##### Given entries #####

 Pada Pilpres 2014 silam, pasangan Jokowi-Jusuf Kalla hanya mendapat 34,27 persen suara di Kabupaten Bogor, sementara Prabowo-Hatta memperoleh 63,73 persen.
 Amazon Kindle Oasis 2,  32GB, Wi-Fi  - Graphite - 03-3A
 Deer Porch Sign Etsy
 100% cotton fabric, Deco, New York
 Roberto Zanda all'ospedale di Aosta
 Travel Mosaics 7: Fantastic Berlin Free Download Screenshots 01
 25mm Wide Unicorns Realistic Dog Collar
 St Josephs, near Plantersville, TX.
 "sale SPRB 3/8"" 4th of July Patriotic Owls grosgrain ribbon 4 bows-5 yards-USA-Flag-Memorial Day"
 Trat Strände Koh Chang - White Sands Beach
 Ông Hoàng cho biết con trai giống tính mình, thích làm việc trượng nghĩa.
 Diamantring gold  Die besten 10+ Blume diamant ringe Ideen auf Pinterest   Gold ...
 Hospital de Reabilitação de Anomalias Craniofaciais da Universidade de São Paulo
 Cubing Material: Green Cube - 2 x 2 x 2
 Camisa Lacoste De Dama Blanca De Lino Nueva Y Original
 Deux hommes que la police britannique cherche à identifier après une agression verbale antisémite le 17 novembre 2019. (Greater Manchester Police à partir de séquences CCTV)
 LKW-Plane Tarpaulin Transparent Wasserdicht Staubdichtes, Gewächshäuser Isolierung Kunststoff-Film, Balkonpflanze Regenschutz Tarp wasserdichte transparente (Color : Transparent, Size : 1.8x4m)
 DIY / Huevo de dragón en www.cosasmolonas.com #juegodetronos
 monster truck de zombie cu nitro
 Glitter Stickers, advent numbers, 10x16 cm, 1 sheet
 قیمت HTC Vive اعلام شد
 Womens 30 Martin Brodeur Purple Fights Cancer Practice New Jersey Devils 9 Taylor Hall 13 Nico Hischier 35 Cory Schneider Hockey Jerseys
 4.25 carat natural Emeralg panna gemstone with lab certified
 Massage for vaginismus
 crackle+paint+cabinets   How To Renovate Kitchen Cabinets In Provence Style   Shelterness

#####

Could each line above be retyped exactly?

Answer to this task:
 Pada Pilpres 2014 silam, pasangan Jokowi-Jusuf Kalla hanya mendapat 34,27 persen suara di Kabupaten Bogor, sementara Prabowo-Hatta memperoleh 63,73 persen.
 Amazon Kindle Oasis 2,  32GB, Wi-Fi  - Graphite - 03-3A
 Deer Porch Sign Etsy
 100% cotton fabric, Deco, New York
 Roberto Zanda all'ospedale di Aosta
 Travel Mosaics 7: Fantastic Berlin Free Download Screenshots 01
 25mm Wide Unicorns Realistic Dog Collar
 St Josephs, near Plantersville, TX.
 "sale SPRB 3/8"" 4th of July Patriotic Owls grosgrain ribbon 4 bows-5 yards-USA-Flag-Memorial Day"
 Trat Strände Koh Chang - White Sands Beach
 Ông Hoàng cho biết con trai giống tính mình, thích làm việc trượng nghĩa.
 Diamantring gold  Die besten 10+ Blume diamant ringe Ideen auf Pinterest   Gold ...
 Hospital de Reabilitação de Anomalias Craniofaciais da Universidade de São Paulo
 Cubing Material: Green Cube - 2 x 2 x 2
 Camisa Lacoste De Dama Blanca De Lino Nueva Y Original
 Deux hommes que la police britannique cherche à identifier après une agression verbale antisémite le 17 novembre 2019. (Greater Manchester Police à partir de séquences CCTV)
 LKW-Plane Tarpaulin Transparent Wasserdicht Staubdichtes, Gewächshäuser Isolierung Kunststoff-Film, Balkonpflanze Regenschutz Tarp wasserdichte transparente (Color : Transparent, Size : 1.8x4m)
 DIY / Huevo de dragón en www.cosasmolonas.com #juegodetronos
 monster truck de zombie cu nitro
 Glitter Stickers, advent numbers, 10x16 cm, 1 sheet
 قیمت HTC Vive اعلام شد
 Womens 30 Martin Brodeur Purple Fights Cancer Practice New Jersey Devils 9 Taylor Hall 13 Nico Hischier 35 Cory Schneider Hockey Jerseys
 4.25 carat natural Emeralg panna gemstone with lab certified
 Massage for vaginismus
 crackle+paint+cabinets   How To Renovate Kitchen Cabinets In Provence Style   Shelterness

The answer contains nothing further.